Mientras toda la energía de las redes sociales está concentrada en detestar al ciudadano Manuel Liendo Rázuri, protagonista de un papelón bochornoso en las calles de San Isidro y, de ser posible, desterrarlo de la faz del Perú, algunos tomamos el mensaje como una señal oportuna, pues quieran o no, existe una versión de Manuel Liendo Rázuri habitando en cada uno de nosotros.

Invadir una vía en dirección contraria se ha convertido en un sano deporte, a fin de cuentas, «es solo media cuadrita para evitar el tráfico». El problema no solo radica en violar una norma tan primitiva y básica para la sociedad, que se podría resumir en “organicémonos para no interrumpir el paso del otro”, infracción de por sí ya bastante grave, sino en que a partir de la impunidad, sentimos que tenemos licencia para todo. De ahí, nos es fácil arremeter por el carril auxiliar, treparnos a la vereda o inventar un nuevo camino por el parque del barrio.

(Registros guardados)
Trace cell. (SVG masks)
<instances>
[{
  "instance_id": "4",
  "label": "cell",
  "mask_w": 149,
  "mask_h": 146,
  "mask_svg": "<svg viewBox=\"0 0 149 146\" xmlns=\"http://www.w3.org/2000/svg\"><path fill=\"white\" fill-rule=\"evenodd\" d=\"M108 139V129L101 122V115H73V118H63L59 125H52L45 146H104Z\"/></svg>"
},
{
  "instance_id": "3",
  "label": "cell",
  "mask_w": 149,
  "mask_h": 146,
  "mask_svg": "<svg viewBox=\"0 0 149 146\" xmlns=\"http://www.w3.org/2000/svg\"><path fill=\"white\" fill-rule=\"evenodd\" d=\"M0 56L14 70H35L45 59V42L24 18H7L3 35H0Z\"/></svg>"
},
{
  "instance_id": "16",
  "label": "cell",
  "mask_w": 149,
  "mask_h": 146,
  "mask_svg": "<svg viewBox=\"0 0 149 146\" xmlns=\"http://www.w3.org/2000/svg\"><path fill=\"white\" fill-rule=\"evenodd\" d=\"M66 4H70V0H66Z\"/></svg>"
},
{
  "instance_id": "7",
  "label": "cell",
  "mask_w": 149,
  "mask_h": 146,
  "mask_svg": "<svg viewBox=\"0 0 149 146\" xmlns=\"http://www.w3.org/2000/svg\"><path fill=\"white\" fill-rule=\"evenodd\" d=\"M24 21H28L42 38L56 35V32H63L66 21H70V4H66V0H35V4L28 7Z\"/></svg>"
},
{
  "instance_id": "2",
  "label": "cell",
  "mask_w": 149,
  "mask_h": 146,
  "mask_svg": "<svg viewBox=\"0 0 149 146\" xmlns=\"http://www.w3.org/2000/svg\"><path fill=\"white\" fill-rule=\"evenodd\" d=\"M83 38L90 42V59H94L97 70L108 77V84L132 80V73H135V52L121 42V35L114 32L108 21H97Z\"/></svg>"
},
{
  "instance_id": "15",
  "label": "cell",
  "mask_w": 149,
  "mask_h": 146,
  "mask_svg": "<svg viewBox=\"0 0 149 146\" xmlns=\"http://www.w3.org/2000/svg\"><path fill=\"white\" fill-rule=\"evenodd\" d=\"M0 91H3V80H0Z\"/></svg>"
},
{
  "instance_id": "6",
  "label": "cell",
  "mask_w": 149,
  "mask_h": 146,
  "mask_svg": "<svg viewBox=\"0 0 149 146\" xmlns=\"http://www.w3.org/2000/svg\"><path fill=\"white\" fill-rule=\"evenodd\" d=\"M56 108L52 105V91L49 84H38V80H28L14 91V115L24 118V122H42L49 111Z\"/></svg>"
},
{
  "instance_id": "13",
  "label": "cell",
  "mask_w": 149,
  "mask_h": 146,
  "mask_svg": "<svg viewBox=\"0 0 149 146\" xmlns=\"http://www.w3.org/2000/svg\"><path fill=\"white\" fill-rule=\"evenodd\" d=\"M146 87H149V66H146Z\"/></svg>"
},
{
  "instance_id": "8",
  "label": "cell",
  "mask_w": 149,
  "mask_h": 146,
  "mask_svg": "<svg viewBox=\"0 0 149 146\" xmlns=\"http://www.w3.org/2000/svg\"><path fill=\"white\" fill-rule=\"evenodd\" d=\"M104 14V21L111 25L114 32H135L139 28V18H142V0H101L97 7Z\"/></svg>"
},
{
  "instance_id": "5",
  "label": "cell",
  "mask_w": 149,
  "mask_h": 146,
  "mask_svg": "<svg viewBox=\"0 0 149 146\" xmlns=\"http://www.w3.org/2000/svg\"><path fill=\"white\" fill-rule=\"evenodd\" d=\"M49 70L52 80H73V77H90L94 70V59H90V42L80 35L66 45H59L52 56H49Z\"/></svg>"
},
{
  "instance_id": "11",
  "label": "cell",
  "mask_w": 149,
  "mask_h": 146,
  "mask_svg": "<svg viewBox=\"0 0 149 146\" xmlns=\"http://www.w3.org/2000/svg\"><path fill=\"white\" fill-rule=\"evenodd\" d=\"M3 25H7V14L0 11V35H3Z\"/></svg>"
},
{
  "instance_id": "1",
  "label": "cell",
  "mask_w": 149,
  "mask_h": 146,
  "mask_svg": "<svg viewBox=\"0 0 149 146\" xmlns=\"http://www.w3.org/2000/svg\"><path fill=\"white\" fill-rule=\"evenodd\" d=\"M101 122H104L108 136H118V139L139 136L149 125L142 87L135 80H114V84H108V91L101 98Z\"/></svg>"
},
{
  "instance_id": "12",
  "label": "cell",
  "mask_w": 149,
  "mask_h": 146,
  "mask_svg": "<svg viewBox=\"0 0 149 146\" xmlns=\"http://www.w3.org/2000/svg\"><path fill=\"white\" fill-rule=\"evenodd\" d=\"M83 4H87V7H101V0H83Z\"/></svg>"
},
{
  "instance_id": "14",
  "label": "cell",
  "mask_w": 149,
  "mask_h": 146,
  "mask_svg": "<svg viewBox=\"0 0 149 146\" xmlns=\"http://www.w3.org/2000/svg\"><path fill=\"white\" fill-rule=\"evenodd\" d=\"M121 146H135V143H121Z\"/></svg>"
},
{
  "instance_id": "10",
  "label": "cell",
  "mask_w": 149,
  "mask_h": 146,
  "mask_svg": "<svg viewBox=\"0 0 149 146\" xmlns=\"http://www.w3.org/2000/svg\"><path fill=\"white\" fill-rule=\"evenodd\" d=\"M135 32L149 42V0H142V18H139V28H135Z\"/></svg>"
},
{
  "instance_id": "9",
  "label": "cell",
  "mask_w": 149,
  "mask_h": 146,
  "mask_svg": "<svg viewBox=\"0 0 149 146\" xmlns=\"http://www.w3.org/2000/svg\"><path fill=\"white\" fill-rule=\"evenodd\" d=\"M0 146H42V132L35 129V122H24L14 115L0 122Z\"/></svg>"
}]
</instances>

Descripción de tarea — Según la sección del documento, ¿en qué calles protagonizó Manuel Liendo Rázuri su papelón?

Respuesta escrita — En las calles de San Isidro.